Jon Springer, retail editor at trade publication Supermarket News, called the 2004 arrival of Whole Foods at Columbus Circle “the big bang as far as the modernization of Manhattan grocery stores goes.”
“When we are selling stuff in the 70s, one of the things we talk about is that Fairway and Citarella are right there. It’s definitely part of our presentation, not only about the building and the apartment, but the location. All these stores are still here, and people want to live close to them.”—Elliman broker Paul Zweben
“For a long time retailers [like Whole Foods] were reticent to go into cities because they didn’t understand how [stores] worked there as well as they might in the suburbs,” Mr. Springer told the Observer. “When [Whole Foods] reached the city, they found that people were wealthy and they liked to eat and they went for it because it was better than what was here before.”
“I don’t think the Upper West Side has really lost anything. What has happened is that the rest of the city has kind of caught up to what the Upper West Side had,” he said.
For instance, the Upper East Side now has a Fairway of its own on 86th Street between Second and Third Avenues.

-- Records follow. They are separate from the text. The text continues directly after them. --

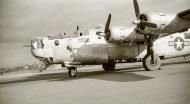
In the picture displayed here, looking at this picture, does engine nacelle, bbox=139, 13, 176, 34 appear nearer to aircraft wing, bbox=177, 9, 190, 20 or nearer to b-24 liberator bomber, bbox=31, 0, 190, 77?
b-24 liberator bomber, bbox=31, 0, 190, 77

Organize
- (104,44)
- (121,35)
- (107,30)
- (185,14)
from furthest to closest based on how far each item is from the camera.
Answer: (104,44)
(107,30)
(121,35)
(185,14)

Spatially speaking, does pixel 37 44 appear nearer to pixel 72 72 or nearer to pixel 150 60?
pixel 72 72

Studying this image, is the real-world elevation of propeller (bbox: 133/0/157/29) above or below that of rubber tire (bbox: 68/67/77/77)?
above

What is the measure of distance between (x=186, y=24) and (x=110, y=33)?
171 inches

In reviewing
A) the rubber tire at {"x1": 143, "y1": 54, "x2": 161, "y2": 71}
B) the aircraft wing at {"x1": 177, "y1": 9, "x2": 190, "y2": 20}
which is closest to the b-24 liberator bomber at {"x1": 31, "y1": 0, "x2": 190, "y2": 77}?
the rubber tire at {"x1": 143, "y1": 54, "x2": 161, "y2": 71}

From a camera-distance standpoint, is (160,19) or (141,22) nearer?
(160,19)

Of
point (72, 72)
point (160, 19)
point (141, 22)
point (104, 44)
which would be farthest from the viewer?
point (104, 44)

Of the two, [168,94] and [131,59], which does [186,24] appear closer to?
[131,59]

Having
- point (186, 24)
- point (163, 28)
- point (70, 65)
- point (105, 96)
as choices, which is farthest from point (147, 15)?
point (105, 96)

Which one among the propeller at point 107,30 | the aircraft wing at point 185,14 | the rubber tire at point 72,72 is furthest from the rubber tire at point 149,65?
the rubber tire at point 72,72

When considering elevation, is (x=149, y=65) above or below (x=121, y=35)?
below

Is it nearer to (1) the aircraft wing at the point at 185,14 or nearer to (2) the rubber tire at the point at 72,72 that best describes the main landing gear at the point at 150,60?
(1) the aircraft wing at the point at 185,14

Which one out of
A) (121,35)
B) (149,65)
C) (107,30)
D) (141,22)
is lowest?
(149,65)

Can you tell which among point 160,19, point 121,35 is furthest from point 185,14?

Phyllis Itzkowitz, a longtime East-sider, makes regular use of this new addition, which, she told the Observer, she much prefers to the nearby Whole Foods, but she doesn’t recall having an especially strong case of Upper West Side grocery store envy in the days before these markets moved to the area.
The Upper West Side was a shopping destination “in the sense that it was a good walk across Central Park,” Ms. Itzkowitz said. “So we did it on Sundays specifically as a fun walk. I’m not sure that we went out of our way to shop there any other time.”
“Certainly we would go to Zabar’s for smoked fish and other delicacies,” she said. Although, she added, once the appetizing store Sable’s Smoked Fish opened on Second Avenue in 1989 (by a pair of former co-heads of Zabar’s appetizing department, no less), these trips became more infrequent.
In any case, Ms. Itzkowitz said, while certain of her West Side friends might have considered the neighborhood’s grocery options a point of pride, she always considered its appeal to lay elsewhere.
“I see the West Side as being a livelier place for many reasons, not only the food shopping,” she said. “The West Side seems more hip, while the East Side seems more staid. And Fairway arriving hasn’t made it any hipper.”